A month after debuting Crawford’s line, Ikea held its first runway show at Milan Fashion Week, previewing a whimsically garish collection dreamed up by British designer Katie Eary, who’d spent the past few years palling around with Kanye West while she helped him with his pre-Yeezy foray into menswear. Ikea’s creative leader, Henrik Most, worked closely with Eary to imprint her psychedelic style onto products for the home. Instead of trying to find the near-nonexistent middle ground between the two brands, Most gave Eary full reign. Spearheading limited collections is like “being the bad boy in the class,” he says—he can bring in the most edgy, out-there, non-Ikea designs, while Ikea itself continues to manufacture the essentials that keep customers coming back.
Over the next few years, Ikea built up a roster of increasingly clickbait-y collabs. In 2017, famed French retailer Colette covered an Ikea Frakta bag with its signature blue dots, closely following a 60-product Ikea line with the Copenhagen-based furniture house Hay. In early 2018, British luxury mainstay Tom Dixon constructed a “hackable” aluminum-frame bed with customizable add-ons that could transform it into any number of items, and stylist-to-the-stars Bea "B." Åkerlund cooked up a red, black, and gold collection of décor that included Ikea’s first 3D-printed objects.

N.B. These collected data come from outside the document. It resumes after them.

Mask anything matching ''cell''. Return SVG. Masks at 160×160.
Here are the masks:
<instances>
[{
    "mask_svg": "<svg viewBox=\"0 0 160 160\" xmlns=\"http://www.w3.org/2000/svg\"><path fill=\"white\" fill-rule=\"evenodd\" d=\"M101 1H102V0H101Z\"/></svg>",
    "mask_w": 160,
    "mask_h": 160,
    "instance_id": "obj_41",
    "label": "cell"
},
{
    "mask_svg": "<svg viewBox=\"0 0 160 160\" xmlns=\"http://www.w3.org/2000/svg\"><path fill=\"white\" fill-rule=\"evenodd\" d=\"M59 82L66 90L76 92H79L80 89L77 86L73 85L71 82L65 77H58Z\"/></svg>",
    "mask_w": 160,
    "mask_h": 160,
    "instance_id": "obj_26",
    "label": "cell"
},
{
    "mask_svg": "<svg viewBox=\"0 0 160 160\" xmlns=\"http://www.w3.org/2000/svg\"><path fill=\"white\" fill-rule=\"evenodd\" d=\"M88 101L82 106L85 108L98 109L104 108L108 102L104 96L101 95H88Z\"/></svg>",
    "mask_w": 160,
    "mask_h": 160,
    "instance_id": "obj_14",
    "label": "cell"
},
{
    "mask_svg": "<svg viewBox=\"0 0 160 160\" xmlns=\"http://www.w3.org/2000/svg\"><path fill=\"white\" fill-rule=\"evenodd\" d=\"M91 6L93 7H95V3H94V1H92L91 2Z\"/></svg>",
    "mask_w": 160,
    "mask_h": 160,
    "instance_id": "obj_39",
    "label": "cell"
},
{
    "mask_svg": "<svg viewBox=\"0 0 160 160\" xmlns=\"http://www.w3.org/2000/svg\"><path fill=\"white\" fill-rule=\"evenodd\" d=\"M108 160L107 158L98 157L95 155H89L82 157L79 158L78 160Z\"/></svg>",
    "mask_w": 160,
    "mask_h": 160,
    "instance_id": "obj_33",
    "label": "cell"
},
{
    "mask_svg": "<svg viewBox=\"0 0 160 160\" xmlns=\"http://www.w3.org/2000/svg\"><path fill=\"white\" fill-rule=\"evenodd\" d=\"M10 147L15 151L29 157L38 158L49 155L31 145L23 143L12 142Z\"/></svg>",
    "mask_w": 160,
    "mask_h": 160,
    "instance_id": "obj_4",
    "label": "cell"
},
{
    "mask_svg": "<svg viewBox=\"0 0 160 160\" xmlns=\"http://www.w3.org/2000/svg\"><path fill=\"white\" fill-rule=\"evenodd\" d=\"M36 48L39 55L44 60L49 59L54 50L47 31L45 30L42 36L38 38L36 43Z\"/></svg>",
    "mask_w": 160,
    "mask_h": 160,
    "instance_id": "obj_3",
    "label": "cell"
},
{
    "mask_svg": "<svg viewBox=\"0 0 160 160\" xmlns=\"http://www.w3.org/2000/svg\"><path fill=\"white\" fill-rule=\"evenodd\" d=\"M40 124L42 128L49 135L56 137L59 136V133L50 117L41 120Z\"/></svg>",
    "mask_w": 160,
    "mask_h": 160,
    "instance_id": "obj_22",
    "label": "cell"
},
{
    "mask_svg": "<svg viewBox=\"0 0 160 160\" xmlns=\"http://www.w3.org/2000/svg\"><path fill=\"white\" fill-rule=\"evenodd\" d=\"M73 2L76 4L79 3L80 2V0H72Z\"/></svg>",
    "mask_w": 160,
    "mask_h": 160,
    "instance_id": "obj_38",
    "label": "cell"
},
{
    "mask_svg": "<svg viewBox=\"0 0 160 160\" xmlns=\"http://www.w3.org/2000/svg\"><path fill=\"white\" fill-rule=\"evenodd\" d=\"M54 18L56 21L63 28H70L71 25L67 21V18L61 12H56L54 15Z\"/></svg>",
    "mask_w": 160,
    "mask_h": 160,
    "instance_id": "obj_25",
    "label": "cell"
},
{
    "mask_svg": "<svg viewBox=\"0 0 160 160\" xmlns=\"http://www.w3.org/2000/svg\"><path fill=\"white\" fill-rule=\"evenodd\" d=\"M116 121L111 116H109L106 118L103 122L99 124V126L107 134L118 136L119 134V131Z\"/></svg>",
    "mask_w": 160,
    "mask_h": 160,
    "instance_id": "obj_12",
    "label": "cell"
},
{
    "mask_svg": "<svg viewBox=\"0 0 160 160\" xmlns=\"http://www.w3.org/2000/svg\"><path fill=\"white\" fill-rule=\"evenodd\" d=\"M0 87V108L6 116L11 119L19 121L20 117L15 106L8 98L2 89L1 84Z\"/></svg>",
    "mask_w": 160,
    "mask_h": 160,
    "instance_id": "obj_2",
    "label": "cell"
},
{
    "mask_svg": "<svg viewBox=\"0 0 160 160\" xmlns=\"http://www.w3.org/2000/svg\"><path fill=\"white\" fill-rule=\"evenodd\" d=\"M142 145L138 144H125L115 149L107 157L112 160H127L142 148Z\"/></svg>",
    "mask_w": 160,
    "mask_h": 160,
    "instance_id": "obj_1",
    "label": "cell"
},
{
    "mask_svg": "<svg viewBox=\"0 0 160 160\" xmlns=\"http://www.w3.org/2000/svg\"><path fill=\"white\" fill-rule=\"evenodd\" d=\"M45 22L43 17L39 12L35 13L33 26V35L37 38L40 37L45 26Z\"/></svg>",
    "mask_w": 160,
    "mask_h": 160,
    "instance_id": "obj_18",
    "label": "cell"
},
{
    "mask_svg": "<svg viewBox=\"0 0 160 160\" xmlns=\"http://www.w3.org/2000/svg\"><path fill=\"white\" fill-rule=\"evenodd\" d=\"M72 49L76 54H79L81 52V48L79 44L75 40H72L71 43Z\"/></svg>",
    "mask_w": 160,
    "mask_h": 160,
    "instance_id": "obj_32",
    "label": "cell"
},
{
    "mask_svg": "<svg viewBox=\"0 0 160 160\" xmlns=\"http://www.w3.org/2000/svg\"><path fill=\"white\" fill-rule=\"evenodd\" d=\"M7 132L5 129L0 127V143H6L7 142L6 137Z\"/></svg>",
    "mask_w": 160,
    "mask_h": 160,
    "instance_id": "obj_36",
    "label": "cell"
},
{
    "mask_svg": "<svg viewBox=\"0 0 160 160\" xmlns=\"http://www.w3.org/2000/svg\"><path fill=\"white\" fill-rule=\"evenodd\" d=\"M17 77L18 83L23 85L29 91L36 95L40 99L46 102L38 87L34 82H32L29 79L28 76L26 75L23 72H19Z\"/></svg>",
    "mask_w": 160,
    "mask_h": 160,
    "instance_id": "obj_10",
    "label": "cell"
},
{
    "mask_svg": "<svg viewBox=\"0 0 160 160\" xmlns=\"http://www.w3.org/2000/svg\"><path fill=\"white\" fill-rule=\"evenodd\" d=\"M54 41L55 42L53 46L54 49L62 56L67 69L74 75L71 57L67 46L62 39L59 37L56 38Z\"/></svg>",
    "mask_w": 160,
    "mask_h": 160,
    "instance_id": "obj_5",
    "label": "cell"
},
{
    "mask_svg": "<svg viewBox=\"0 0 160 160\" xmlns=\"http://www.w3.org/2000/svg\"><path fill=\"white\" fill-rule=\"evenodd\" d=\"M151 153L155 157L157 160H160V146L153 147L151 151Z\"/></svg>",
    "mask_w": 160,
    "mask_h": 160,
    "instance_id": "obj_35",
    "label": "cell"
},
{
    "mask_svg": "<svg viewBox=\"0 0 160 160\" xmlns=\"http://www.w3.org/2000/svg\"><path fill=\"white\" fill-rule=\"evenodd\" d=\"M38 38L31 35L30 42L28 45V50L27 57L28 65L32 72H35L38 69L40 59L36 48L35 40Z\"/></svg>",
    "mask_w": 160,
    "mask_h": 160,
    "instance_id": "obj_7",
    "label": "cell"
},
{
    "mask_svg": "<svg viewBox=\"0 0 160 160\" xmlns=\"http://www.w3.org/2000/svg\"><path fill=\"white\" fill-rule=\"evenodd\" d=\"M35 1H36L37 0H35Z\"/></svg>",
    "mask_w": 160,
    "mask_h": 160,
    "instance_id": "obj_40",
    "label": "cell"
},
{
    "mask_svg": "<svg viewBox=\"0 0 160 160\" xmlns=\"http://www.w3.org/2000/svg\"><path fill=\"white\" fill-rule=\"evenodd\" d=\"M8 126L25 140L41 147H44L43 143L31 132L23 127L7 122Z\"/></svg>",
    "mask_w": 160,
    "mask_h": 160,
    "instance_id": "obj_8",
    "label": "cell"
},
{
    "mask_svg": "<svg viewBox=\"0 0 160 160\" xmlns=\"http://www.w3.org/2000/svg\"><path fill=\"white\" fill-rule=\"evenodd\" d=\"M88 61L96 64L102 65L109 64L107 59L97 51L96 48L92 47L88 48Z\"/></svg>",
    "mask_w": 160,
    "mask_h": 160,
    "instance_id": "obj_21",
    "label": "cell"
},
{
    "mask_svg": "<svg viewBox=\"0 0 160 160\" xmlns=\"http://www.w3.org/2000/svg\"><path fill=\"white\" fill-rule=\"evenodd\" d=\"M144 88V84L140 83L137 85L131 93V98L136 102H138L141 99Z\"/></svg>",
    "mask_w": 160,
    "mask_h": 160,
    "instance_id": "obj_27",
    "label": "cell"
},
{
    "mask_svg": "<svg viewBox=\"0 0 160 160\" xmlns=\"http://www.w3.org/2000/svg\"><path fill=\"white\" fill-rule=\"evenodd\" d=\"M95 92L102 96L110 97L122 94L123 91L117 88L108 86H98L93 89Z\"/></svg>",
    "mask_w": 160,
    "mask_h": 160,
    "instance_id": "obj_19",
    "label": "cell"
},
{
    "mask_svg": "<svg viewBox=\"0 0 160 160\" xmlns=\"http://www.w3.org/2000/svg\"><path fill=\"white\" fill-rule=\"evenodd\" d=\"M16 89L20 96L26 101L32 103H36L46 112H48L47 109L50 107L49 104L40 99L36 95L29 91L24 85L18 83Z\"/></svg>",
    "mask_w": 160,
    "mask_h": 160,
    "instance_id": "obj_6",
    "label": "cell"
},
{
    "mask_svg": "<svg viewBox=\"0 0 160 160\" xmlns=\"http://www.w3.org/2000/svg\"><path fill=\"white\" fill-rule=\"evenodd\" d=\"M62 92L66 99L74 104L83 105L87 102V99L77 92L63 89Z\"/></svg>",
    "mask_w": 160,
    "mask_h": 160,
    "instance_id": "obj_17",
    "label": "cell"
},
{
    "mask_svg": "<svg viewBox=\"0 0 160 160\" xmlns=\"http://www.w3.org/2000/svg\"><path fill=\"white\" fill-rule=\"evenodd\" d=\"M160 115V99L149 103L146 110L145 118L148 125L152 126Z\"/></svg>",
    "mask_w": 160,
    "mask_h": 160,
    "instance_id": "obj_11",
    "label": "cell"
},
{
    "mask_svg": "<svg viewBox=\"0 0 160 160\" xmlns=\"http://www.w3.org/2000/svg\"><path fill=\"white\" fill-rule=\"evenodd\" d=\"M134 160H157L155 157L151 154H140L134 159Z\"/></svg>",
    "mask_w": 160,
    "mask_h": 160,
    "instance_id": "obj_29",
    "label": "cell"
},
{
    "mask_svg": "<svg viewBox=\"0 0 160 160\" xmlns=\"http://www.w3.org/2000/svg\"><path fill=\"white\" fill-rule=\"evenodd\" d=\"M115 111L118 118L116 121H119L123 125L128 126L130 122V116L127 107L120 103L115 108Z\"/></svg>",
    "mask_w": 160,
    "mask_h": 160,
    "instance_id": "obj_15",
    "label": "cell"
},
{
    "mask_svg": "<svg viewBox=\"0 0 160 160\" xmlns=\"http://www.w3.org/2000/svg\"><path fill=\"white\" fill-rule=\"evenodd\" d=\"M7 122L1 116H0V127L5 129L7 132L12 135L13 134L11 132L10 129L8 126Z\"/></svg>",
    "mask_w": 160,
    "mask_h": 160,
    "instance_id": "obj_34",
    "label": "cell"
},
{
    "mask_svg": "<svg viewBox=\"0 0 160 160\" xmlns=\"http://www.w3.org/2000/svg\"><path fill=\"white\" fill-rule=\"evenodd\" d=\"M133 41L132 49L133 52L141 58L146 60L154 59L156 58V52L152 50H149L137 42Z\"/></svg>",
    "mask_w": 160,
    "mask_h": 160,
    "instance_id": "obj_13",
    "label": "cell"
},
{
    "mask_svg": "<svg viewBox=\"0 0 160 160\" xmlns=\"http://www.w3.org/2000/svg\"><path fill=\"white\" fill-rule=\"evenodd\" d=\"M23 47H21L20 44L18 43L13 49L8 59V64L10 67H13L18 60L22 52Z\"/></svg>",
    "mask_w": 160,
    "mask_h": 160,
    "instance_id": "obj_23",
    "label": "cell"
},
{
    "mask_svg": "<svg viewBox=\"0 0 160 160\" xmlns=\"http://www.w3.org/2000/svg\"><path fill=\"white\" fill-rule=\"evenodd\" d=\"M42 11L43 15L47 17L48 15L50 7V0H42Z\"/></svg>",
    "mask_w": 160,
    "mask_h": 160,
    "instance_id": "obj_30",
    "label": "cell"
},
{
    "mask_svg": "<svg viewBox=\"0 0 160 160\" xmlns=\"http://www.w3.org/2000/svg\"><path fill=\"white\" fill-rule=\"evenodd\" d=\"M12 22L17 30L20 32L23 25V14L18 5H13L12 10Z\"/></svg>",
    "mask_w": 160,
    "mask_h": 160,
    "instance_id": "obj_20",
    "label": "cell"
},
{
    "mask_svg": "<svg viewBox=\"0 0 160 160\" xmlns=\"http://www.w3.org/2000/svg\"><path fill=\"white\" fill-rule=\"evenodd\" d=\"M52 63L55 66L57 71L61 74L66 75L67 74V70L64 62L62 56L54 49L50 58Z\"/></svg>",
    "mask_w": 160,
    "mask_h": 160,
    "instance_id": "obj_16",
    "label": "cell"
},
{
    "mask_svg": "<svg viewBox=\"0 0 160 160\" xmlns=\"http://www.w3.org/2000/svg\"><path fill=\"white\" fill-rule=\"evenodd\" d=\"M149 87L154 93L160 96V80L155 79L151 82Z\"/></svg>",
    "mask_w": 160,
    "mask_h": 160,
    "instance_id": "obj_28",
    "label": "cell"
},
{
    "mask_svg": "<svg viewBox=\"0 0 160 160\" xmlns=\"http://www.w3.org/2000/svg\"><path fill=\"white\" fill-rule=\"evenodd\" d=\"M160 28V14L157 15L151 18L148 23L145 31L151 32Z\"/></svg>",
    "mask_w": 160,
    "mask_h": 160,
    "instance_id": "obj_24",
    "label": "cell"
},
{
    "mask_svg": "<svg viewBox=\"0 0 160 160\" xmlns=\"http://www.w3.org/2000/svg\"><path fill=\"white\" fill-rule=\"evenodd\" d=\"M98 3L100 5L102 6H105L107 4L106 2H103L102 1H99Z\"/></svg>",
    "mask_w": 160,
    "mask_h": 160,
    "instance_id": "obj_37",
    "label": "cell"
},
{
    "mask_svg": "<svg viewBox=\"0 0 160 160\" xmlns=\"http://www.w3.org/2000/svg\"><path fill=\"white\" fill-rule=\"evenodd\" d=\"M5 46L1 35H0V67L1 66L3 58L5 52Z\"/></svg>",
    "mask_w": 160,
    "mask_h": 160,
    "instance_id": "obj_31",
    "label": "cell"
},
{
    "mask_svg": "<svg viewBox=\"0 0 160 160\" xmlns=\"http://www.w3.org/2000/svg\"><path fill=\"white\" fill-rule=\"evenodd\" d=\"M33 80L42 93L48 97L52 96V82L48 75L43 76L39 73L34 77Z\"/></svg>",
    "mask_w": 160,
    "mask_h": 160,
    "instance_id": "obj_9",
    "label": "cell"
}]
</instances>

Meanwhile, Ikea’s PR team embraced every derisive comment thrown its way, cultivating a genuinely likable image of humility and tongue-in-cheek self-deprecation. The butt of innumerable relationship-problem jokes, it rolled out an ad campaign that attached couples’ argument tropes to various products: a USB charger was renamed “He doesn’t text back,” a mirror dubbed “My boyfriend is vain.” After inviting Kanye West to the Ikea headquarters in 2016 and realizing his goals didn’t quite align with those of the company, the team took any possibility of collaboration off the table—but that didn’t stop Ikea’s Australia division from imagining designs for Ye-inspired products like the “Kardåsh,” a chair featuring one seat for each, erm, cheek, and an extra-long bed to accommodate that horrifying orgy from Kanye’s music video for “Famous.”
Which isn’t to say that the past decade has necessarily been smooth running for the brand. In 2016, Ikea settled a $50 million lawsuit from three families whose children were killed by pieces from the Malm line. Four years before, Ikea acknowledged it had benefited off the forced labor of political prisoners in East Germany during the ‘80s, and last year, its celebrated founder’s close Nazi ties were spotlighted. There’s a lot the Ikea PR team would like its customers to forget once the apologies are doled out.
But alongside the apologies, Ikea has coupled quirky branding with earnest passion for experimentation, developing an uncanny ability to work pieces of the outside world into its own lineup. When customers created entire websites devoted to reassembling Ikea furniture to fit their own needs, Ikea got to work with Tom Dixon on its own hackable collections. When design insiders started hunting down vintage Ikea products on eBay, it started re-releasing its own designs from past decades. And Ikea extended this strategy to the Balenciaga saga that nearly broke the internet. Its retort? A guide to identifying an “original Ikea Frakta bag,” whose sassiness was offset by an additional statement expressing genuine gratitude. Ikea loves to meme-ify its own look, and if someone else gets to it first, well, it doesn’t much mind.